▶ **Aufgabenstellung**:
Übernimm aus dem Abschnitt zur Prüfungsangst vor dem Marathon den Wortlaut unverändert: Setze bei den Wörtern „Marathon ist die“ ein und ende nach „nicht verrückt machen!“.

▶ **Zitierter Abschnitt**:
'''

Marathon ist die Reifeprüfung im Laufsport. Und jetzt kommt sie auf, die Prüfungsangst. Wie machen das die Afrikaner, die leichtfüßig die Kilometer schlucken und den Mann mit dem Hammer gar nicht zu kennen scheinen? Was kann man von ihnen lernen? Habe ich was falsch gemacht? Ist harte Arbeit in Form von Kilometern alles? Machen es Geheimrezepte nur schlimmer? Markus Heidl kommt im Pro & Kontra zu dem Schluss: Also, lassen wir uns nicht verrückt machen!

'''

▶ **Vorliegende Angaben**:
'''

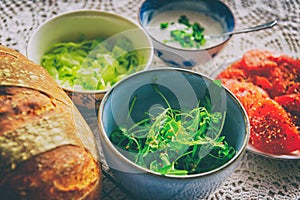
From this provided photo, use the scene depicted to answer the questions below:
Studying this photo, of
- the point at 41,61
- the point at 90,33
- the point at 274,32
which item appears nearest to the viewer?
the point at 41,61

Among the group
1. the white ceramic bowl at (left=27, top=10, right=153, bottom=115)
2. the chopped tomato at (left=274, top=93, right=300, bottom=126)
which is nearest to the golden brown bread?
the white ceramic bowl at (left=27, top=10, right=153, bottom=115)

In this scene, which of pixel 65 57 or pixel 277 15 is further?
pixel 277 15

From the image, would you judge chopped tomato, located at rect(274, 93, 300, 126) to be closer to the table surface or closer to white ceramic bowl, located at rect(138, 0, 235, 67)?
the table surface

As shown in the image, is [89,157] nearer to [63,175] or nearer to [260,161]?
[63,175]

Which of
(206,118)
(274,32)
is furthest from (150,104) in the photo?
(274,32)

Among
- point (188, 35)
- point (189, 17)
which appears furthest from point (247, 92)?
point (189, 17)

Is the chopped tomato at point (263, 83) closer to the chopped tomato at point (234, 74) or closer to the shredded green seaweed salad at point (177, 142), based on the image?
the chopped tomato at point (234, 74)

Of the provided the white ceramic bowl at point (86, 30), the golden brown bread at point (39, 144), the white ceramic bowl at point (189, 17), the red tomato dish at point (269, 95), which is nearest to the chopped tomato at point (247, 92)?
the red tomato dish at point (269, 95)
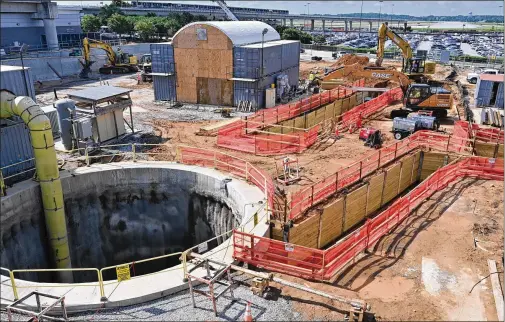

'''

▶ **Antwort**:
Marathon ist die Reifeprüfung im Laufsport. Und jetzt kommt sie auf, die Prüfungsangst. Wie machen das die Afrikaner, die leichtfüßig die Kilometer schlucken und den Mann mit dem Hammer gar nicht zu kennen scheinen? Was kann man von ihnen lernen? Habe ich was falsch gemacht? Ist harte Arbeit in Form von Kilometern alles? Machen es Geheimrezepte nur schlimmer? Markus Heidl kommt im Pro & Kontra zu dem Schluss: Also, lassen wir uns nicht verrückt machen!